Despite all this seeming quite obvious, most people (myself included) often look to others for affirmation of our own abilities. However, only within ourselves we can feel when we truly feel fulfilled. We know when we enjoy something and we know when we are good at it. This self-awareness forms the key to steering our career in a manner that will yield the most success, both on a professional and on a personal level.
Finding your own way
One alluring aspect of Gardner’s approach is that it can explain why people thrive in different fields of life, while also providing a framework for education and self-analysis that can help people reach their highest potential. The purpose of this intelligence in business is to direct yourself towards the most auspicious opportunities based on your unique intelligence.
It’s tricky growing up and being told, mostly via grades in school, that “in this is you excel” (A+), “in that you are average” (C-), and “in these things, you fail” (F). These things invariably sculpt our motivations and engagements for the future, but they do not necessarily prove anything. They merely imply that through one specific grading and learning system, you have achieved those specific outcomes at that very moment. If we do not take the time to self-reflect and build a working relationship with ourselves, these grades may become the definitive measure of our abilities and, accordingly, our future.
Enterprise according to your personal wishes and desires
The point that I am meandering around here is very simple.
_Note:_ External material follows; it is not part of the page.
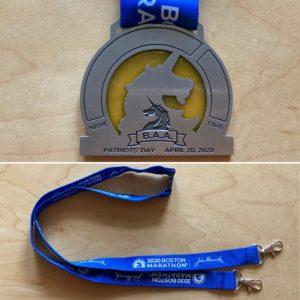 ユニコーンフィニッシャーのメダル裏面とジョンハンコックボストンマラソンストラップ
Each of us must take time to understand our personal capabilities, weaknesses and strengths in a manner that factors our school grades and qualifications, but does not restrict expectations of ourselves to those things alone.
When you begin your entrepreneurial journey, you’re taking a significant step in the direction of a more self-governed lifestyle. It’s just you and your aspirations up against a world that competes for every fractal of success, so you better be sure of what you’re pursuing. If your venture doesn’t compliment your personal strengths, there’s a long, hard, and unpleasant road ahead of you.
The takehome message here is that we cannot settle for a translucent understanding of our own “emotions, ideas, motivations and self-reflections”; the reason being is that they underpin the very foundation of our vast potential and future success. These things are the raw fuels that motivate most human behavior; thus, understanding and utilizing them is the first step in carving out a successful pathway. To understand these elements of your character is what defines Intrapersonal Intelligence.
Intrapersonal Intelligence for startuppers
After explaining all this, I must acknowledge that the appreciation of other people’s feedback is important. However, if you’re thinking of taking the entrepreneurial route, a large portion of your initial time and efforts will be spent alone. Therefore, directing and motivating yourself exempt from the scrutiny of others becomes a vital, necessary facet of success.
The importance of this cannot be stressed enough in the entrepreneurial world. Choosing the right field of work through the application Intrapersonal Intelligence implies that the environment in which you work is complementary to your skills and ambitions. As a result, your efforts will be most rewarding, and pleasurable while your at it.
Fundamentally, if you direct yourself towards your individuated skillset and pursue those things which make you feel fulfilled, the whole process of work changes. You will find meaning and value in your venture, you’ll work harder because it’s something that you enjoy, and you’ll do better because it’s something your good at!